As Jennifer noted, some of these disputes pertain exclusively to mathematical and accounting issues while other disputes involve truly legal issues that require a determination fully comporting with due process. In her experience, where the disputes involve solely accounting issues, it is sensible to appoint accountants as decisionmakers without having to proceed down the path of a full arbitration. This, Jennifer explains, is common practice in New York, where Article 76 of the Civil Practice Law and Rules specifically provides for expert determination as a mechanism for the resolution of disputes of this nature (for further details please see New York City Bar’s report titled “Purchase Price Adjustment Clauses And Expert Determinations” dated June 2013). Ms. Permesly further notes that a threshold question is whether the dispute is an “accounting-type” dispute (for which an accountant might be best suited to resolve) or a “legal-type” dispute (for which a lawyer and experienced arbitrator may be best positioned to resolve).

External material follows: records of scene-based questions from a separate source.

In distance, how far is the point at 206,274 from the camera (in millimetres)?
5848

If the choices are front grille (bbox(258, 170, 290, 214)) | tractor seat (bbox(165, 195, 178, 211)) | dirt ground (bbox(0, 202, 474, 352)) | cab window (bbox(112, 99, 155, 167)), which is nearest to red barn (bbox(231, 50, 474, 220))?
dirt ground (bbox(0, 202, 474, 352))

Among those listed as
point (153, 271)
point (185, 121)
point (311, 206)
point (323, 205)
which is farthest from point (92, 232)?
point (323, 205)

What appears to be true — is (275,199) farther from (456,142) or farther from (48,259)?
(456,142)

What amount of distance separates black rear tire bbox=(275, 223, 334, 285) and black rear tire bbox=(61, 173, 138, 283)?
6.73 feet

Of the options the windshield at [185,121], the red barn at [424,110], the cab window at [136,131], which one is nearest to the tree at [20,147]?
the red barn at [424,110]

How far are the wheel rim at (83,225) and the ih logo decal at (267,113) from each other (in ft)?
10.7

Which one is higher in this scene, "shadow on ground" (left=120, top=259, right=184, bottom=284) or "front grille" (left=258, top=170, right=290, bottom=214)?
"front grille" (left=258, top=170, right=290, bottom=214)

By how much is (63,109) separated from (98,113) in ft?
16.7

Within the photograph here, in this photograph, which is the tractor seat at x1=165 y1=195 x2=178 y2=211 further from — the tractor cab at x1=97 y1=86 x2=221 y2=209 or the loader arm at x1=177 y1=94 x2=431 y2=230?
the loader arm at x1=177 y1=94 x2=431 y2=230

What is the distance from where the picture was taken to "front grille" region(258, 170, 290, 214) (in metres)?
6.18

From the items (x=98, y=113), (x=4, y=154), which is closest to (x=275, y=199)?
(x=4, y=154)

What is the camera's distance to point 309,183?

Another relevant consideration, particularly in a cross-border scenario, is that an expert decisionmaker that does not qualify as an arbitrator will not render a decision that is enforceable under the New York Convention, but the flip side is that this decision will also not be subject to review in accordance with the standards of the New York Convention. As such, while enforcement outside of the United States may be harder to achieve (by virtue of an expert determination not qualifying as a “convention award”), where the potential enforcement is focused on the United States (or its equivalent under Brazilian law), this may be a viable alternative to traditional arbitration that may reduce or narrow the scope of potential disputes that will be referred to arbitration.
Conclusions
As the panel discussions made clear, to incorporate wholesale practices and procedures originated in Anglo-Saxon law without the proper technical and taxonomical equivalency under Brazilian law is a recipe for disaster. Conversely, to ignore that M&A transactions following the American model have become the global practice is a short path for Brazil to find itself in economic isolation. Somewhere between these two extremes lies a generation of Brazilian transactional and dispute practitioners fully committed to finding efficient dispute resolution mechanisms fully consistent with Brazilian law and à mode brésilienne. The key, as is usually the case in legal affairs, is to perform a technically sound review of the applicable legal concepts and in line with the economic objectives that they seek to regulate.